Safety is perhaps the most practically important open problem. A robot learning to walk might fall and break itself. A medical RL system making a bad decision could harm a patient. We need RL methods that explore safely, respect constraints, and degrade gracefully. Constrained MDPs and safe exploration are active areas of research, but far from solved.
This is the end of the road. Across 17 chapters, we've traveled from the simplest possible RL setting — a single bandit with two arms — to the frontiers of AI research. Let's step back and see the full arc.

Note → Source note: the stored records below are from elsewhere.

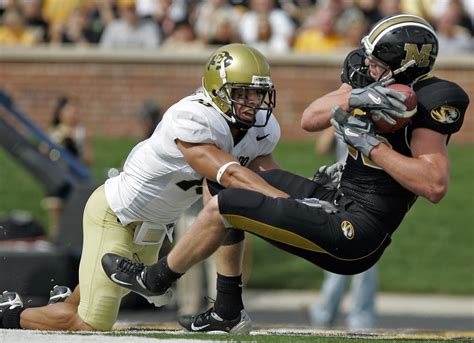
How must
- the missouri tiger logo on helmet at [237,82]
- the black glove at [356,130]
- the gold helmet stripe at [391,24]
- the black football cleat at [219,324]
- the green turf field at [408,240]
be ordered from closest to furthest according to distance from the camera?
the black glove at [356,130] < the gold helmet stripe at [391,24] < the missouri tiger logo on helmet at [237,82] < the black football cleat at [219,324] < the green turf field at [408,240]

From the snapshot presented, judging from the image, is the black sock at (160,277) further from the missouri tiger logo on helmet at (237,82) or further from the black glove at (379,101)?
the black glove at (379,101)

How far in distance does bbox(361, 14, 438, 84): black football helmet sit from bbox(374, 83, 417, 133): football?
0.11 meters

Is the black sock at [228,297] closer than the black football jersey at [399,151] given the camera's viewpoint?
No

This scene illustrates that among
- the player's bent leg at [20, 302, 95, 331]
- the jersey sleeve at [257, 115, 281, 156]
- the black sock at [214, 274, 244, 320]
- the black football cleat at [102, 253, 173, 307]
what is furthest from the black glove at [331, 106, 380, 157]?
the player's bent leg at [20, 302, 95, 331]

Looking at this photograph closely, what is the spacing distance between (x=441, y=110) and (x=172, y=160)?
1471 mm

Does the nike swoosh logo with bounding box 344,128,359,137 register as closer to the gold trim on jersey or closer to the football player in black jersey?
the football player in black jersey

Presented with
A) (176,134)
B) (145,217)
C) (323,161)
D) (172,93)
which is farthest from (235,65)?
(172,93)

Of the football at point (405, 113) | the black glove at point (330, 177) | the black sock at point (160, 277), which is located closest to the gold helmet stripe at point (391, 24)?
the football at point (405, 113)

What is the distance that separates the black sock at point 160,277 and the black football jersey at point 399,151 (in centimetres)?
101

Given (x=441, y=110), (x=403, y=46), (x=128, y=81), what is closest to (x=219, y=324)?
(x=441, y=110)

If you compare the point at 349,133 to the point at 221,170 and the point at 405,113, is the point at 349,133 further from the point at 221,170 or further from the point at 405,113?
the point at 221,170

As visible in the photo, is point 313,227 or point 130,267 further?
point 130,267

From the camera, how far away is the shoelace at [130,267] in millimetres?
6703

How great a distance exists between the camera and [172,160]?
6695mm
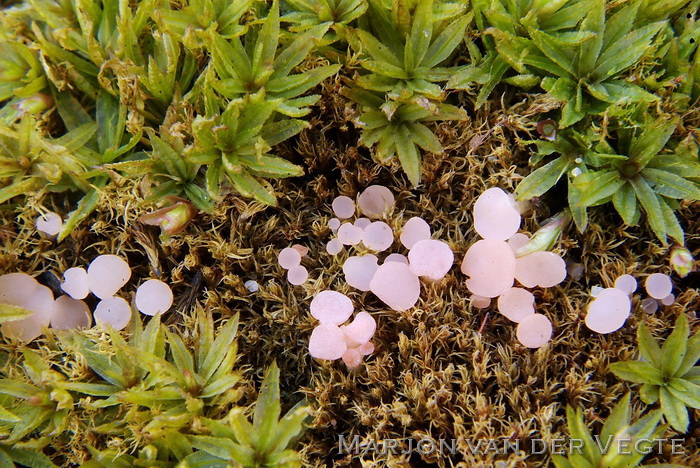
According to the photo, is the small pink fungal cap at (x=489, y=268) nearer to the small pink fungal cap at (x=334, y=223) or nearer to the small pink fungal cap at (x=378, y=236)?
the small pink fungal cap at (x=378, y=236)

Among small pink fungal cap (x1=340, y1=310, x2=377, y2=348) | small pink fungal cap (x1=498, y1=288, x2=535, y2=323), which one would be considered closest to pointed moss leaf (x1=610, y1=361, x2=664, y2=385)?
small pink fungal cap (x1=498, y1=288, x2=535, y2=323)

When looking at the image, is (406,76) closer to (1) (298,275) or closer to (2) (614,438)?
(1) (298,275)

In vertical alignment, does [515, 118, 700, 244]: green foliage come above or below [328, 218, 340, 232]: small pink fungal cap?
above

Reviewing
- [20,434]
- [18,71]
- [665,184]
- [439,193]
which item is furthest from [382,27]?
[20,434]

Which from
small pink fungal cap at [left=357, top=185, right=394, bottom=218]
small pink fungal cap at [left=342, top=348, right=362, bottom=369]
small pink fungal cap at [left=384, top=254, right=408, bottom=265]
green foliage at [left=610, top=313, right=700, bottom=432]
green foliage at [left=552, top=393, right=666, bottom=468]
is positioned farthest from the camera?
small pink fungal cap at [left=357, top=185, right=394, bottom=218]

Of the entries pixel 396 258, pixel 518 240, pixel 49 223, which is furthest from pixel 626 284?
pixel 49 223

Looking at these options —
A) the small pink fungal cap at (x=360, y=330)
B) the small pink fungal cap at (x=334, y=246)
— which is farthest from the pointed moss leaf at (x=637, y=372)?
the small pink fungal cap at (x=334, y=246)

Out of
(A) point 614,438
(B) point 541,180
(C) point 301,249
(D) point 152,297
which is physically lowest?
(A) point 614,438

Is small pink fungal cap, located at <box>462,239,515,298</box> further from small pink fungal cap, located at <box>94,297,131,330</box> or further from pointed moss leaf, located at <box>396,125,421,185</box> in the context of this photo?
small pink fungal cap, located at <box>94,297,131,330</box>
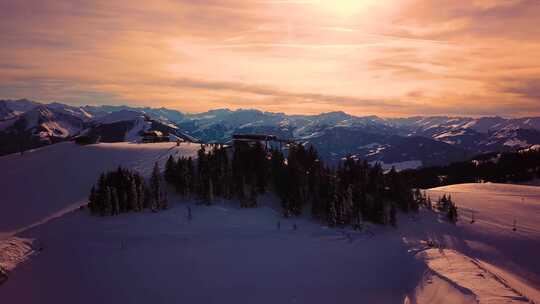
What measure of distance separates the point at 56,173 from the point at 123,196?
40.3 meters

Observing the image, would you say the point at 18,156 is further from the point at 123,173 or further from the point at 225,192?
the point at 225,192

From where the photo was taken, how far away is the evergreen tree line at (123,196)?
190 feet

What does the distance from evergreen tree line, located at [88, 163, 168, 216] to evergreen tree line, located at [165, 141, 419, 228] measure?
5.70m

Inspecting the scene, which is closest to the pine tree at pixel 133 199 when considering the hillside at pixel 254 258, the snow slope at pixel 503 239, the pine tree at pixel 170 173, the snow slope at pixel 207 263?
the snow slope at pixel 207 263

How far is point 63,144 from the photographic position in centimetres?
11625

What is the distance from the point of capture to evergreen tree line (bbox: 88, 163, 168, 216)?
58.0 metres

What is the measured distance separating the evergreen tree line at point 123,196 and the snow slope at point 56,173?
1159cm

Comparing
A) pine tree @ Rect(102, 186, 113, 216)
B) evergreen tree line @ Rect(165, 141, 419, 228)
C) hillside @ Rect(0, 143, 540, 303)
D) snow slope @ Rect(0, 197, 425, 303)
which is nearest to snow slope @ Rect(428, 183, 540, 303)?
hillside @ Rect(0, 143, 540, 303)

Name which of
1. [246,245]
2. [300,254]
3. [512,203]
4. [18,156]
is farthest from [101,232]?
[512,203]

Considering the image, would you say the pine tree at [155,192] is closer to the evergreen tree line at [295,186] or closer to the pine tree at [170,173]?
the pine tree at [170,173]

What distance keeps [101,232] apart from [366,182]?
45.6 m

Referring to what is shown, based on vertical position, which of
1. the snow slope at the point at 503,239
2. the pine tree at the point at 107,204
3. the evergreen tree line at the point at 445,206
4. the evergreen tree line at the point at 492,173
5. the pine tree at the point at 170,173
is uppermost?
the pine tree at the point at 170,173

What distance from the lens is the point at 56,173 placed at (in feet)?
293

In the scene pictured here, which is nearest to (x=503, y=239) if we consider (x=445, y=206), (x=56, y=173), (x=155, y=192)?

| Part | Chapters | Core Idea |
|---|---|---|
| Foundations | 1-3 | Bandits, MDPs, the RL problem |
| Tabular Methods | 4-8 | DP, MC, TD, n-step, planning |
| Function Approximation | 9-13 | Scale to large problems with parameterized models |
| Connections | 14-15 | Psychology, neuroscience — RL in nature |
| Applications & Frontiers | 16-17 | Where RL has worked, where it's going |
What RL has achieved:
• Superhuman game play (Go, Atari, Chess)
• Real-world control (data centers, robotics)
• Deep neuroscience insights (dopamine = TD error)
• A unified framework for decision-making
• Foundation for RLHF in language models
What remains open:
• Sample efficiency for real-world tasks
• Safe exploration and deployment
• Continual learning without forgetting
• Reward design and alignment
• Online deep learning stability
Reinforcement learning occupies a unique position in AI. It is the only framework that addresses the full problem of intelligence: an agent, embedded in an environment, learning from consequences, pursuing goals. Supervised learning assumes a teacher. Unsupervised learning has no goals. RL is the complete package — perception, action, learning, planning — all driven by interaction with the world.